Коба не сразу понял, почему их появление вызвало такой переполох, пока его нового друга не назвали команданте Геварой. Тот, впрочем, был таким человеком, что даже не возникло никакой неловкости. Все просто от души посмеялись, а он потом сказал, что забирает парнишку в Гавану, это его врачебный и революционный долг. Авторитету команданте никто не посмел противиться, а уже через год молодой Орасаль Кобайенде оказался в Советском Союзе и стал одним из первых студентов Университета Дружбы народов.

Они с Эрнесто даже иногда переписывались.
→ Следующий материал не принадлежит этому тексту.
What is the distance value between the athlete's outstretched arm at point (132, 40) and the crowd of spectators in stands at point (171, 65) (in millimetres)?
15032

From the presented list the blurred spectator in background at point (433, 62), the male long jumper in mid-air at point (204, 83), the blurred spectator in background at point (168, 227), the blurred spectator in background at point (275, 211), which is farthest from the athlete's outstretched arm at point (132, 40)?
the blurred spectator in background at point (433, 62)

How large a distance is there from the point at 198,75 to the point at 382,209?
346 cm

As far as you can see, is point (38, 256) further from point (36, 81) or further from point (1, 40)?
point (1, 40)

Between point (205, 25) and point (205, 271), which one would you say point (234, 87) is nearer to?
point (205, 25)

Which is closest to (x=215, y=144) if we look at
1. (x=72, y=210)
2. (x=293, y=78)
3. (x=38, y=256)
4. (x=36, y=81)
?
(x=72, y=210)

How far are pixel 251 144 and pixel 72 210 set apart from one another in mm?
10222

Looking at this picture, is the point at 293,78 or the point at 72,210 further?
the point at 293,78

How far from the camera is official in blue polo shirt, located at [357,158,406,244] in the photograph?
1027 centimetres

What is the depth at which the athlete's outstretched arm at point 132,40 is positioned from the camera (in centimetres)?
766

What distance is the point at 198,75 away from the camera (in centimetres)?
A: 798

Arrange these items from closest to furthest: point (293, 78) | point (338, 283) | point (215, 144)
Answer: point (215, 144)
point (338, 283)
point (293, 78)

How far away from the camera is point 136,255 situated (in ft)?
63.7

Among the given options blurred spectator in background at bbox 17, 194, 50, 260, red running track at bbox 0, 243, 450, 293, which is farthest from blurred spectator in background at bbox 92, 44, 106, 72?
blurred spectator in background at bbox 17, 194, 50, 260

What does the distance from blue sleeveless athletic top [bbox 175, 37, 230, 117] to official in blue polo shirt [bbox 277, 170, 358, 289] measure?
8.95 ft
Письма приходили крайне замысловатыми маршрутами, поскольку их адресаты были в вечных разъездах, о которых не всегда следовало рассказывать. Но удивительным образом, порой через третьи или четвертые руки, все доставлялось. Прямо перед роковой миссией в Боливии, где он вместо народной поддержки нашел свою смерть, Эрнесто прислал последнее письмо. Из конверта выпала фотография: на ней команданте был изображен с конголезской маской в руках. На обороте была надпись: «Я нашел корасон (сердце) в Африке». Лицо маски действительно напоминало сердечко.

Надо немного знать историю конголезского кризиса, чтобы понимать, чего стоило Эрнесто шутить в сложившихся тогда обстоятельствах. Под его командованием 150 чернокожих кубинских добровольцев отправились в Конго, чтобы сражаться за идеалы мировой революции. Однако единственным революционером в самом Конго был Патрис Лумумба, к тому времени зверски замученный и убитый. Всем остальным было плевать на революцию. Вот так, несмотря на то, что конголезские джунгли представляли собой идеальные декорации для партизанской войны, кубинская миссия в Конго провалилась. Но улыбчивый аргентинец Эрнесто оставался в своем репертуаре – без шуточек никуда.